Kitley S. Covill, District 2 - Bedford, Lewisboro, Mount Kisco, North Salem, Pound Ridge, Somers, said: “I am proud to vote yes for the Immigration Protection Act. Many of my colleagues, together with law enforcement, worked very hard to get to this day. This law shows that Westchester welcomes diversity and inclusion and we stand with that philosophy.”


Nancy E. Barr, District 6 - Harrison, Port Chester, Rye Brook, said: “I am extremely pleased to be a sponsor of the Immigration Protection Act. Immigrants enrich our communities and help drive our economy. This is especially true in my district, in the Village of Port Chester, which has a vibrant immigrant community. But now, residents are afraid of ICE raids and families are being ripped apart.  We can draw a line and say that Westchester resources will not be used to encourage these atrocities. This legislation also helps strengthen public safety for all Westchester residents since communities are less safe when residents are afraid to report crime or work with the police to maintain law and order."

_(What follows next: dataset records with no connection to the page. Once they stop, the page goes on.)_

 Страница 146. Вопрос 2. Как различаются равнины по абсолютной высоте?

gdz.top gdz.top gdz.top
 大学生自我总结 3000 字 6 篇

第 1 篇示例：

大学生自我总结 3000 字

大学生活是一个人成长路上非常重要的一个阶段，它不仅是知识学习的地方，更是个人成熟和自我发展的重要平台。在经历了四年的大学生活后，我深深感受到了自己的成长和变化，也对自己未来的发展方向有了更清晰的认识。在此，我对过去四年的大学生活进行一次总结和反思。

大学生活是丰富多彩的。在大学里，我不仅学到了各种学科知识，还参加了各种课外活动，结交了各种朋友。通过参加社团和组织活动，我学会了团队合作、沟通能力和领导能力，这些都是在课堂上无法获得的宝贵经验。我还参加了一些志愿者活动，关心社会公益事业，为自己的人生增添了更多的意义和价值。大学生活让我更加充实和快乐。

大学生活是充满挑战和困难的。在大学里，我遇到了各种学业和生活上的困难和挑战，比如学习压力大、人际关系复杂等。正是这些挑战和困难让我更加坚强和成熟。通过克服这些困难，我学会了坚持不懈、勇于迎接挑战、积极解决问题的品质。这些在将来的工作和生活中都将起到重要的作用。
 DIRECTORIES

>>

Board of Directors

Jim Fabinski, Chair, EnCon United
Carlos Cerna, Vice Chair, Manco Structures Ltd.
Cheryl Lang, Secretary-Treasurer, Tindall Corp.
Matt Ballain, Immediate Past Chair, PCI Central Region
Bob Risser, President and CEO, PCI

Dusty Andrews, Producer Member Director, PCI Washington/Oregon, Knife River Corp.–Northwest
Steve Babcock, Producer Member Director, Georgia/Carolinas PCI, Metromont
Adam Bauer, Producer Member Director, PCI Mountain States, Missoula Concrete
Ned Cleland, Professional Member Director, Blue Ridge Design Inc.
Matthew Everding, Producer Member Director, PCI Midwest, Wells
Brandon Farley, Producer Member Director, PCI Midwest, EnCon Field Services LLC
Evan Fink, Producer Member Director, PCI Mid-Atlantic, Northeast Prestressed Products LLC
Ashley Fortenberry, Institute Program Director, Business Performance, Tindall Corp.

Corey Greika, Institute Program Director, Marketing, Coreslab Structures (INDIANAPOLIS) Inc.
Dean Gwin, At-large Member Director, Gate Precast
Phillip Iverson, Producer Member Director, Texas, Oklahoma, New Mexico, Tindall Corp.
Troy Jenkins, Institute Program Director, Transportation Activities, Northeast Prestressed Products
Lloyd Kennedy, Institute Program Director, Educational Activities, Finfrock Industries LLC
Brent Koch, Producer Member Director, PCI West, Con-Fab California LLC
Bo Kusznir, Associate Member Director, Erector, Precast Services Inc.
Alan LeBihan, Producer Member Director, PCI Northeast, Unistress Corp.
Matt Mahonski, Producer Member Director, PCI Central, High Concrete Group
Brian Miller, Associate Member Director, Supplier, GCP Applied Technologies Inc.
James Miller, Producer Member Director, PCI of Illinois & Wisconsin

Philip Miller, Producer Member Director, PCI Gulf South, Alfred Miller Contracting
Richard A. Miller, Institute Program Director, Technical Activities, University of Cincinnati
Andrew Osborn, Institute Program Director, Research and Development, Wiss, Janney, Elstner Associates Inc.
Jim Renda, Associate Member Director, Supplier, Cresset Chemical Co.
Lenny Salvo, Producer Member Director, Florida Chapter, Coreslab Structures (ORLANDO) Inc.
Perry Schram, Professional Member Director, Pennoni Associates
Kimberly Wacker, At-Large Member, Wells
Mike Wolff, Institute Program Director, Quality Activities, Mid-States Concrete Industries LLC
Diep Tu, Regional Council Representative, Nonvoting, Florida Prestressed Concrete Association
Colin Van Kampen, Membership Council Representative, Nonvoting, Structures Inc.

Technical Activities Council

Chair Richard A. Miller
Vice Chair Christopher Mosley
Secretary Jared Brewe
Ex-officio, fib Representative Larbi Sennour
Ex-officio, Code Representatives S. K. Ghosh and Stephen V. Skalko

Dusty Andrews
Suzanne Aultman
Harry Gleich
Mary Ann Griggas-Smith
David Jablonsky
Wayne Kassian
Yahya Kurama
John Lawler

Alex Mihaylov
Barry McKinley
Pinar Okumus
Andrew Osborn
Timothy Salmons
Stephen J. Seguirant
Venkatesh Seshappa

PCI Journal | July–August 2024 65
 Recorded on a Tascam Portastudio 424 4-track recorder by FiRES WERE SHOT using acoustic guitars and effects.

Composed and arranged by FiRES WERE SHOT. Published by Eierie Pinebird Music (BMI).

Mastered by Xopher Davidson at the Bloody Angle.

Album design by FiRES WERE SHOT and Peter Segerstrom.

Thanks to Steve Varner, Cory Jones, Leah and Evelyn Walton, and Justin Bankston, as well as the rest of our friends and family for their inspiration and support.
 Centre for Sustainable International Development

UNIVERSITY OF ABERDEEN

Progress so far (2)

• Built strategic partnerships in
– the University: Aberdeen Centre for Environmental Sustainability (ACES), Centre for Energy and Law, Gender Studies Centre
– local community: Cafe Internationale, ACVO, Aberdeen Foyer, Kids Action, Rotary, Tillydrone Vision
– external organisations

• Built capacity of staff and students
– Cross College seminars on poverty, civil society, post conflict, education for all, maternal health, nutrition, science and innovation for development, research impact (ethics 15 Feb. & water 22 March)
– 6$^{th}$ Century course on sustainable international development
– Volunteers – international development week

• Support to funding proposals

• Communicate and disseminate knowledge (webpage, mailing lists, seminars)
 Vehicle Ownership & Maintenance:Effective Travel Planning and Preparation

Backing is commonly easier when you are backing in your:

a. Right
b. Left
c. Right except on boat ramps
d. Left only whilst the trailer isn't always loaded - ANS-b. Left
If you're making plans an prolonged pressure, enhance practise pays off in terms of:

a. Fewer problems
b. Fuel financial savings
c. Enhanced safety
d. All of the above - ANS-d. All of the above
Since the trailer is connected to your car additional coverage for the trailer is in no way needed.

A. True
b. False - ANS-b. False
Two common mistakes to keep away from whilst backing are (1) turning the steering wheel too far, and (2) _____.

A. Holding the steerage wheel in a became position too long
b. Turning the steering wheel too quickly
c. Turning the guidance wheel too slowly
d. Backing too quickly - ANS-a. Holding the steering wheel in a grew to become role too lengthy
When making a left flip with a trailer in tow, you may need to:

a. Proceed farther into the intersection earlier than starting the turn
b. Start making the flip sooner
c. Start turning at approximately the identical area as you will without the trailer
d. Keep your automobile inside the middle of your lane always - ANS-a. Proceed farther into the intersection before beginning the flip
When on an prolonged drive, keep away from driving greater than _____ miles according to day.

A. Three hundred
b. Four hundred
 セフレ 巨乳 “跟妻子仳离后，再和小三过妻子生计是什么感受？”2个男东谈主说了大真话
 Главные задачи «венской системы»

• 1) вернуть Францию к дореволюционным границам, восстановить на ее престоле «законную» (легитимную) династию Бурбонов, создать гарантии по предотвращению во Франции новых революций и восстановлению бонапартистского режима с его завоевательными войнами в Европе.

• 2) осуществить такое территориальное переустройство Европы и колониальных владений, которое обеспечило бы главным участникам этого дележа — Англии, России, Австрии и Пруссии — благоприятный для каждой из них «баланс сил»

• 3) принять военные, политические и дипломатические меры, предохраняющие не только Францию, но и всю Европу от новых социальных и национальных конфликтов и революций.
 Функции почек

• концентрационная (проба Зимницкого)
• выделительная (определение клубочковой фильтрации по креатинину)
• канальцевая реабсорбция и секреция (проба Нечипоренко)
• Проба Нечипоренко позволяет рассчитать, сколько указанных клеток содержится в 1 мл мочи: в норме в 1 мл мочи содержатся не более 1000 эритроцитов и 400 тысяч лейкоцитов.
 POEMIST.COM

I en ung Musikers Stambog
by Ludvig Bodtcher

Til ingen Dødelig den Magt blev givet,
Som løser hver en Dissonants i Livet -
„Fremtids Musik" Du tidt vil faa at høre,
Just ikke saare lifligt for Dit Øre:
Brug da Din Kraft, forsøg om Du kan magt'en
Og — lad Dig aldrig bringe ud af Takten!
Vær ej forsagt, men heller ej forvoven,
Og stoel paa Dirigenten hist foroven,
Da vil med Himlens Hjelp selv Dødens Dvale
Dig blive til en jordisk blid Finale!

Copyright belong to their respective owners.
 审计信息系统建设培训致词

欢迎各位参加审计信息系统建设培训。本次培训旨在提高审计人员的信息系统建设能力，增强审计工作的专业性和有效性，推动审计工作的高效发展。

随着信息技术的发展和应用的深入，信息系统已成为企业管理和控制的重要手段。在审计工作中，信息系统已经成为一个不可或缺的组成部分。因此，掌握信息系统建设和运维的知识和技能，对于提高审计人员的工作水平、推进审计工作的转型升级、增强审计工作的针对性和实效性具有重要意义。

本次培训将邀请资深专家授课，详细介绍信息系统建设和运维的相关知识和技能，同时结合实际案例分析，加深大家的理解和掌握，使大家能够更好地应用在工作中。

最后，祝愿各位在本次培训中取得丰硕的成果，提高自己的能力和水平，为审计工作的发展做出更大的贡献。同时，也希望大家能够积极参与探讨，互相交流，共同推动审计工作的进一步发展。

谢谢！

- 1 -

Damon R. Maher, District 10 - Eastchester, New Rochelle, Tuckahoe, said:  “Showing respect to our immigrant community was one of our campaign principles in the last election.  This legislation delivers.”


Christopher A. Johnson, District 16 – Yonkers, said: “I’m excited that Westchester is taking a stand to support the safety, security and comfort of all Westchester residents. Immigrants have always been and will continue to be a part of the fabric of our country.”


The measure now goes to new County Executive George Latimer for his signature.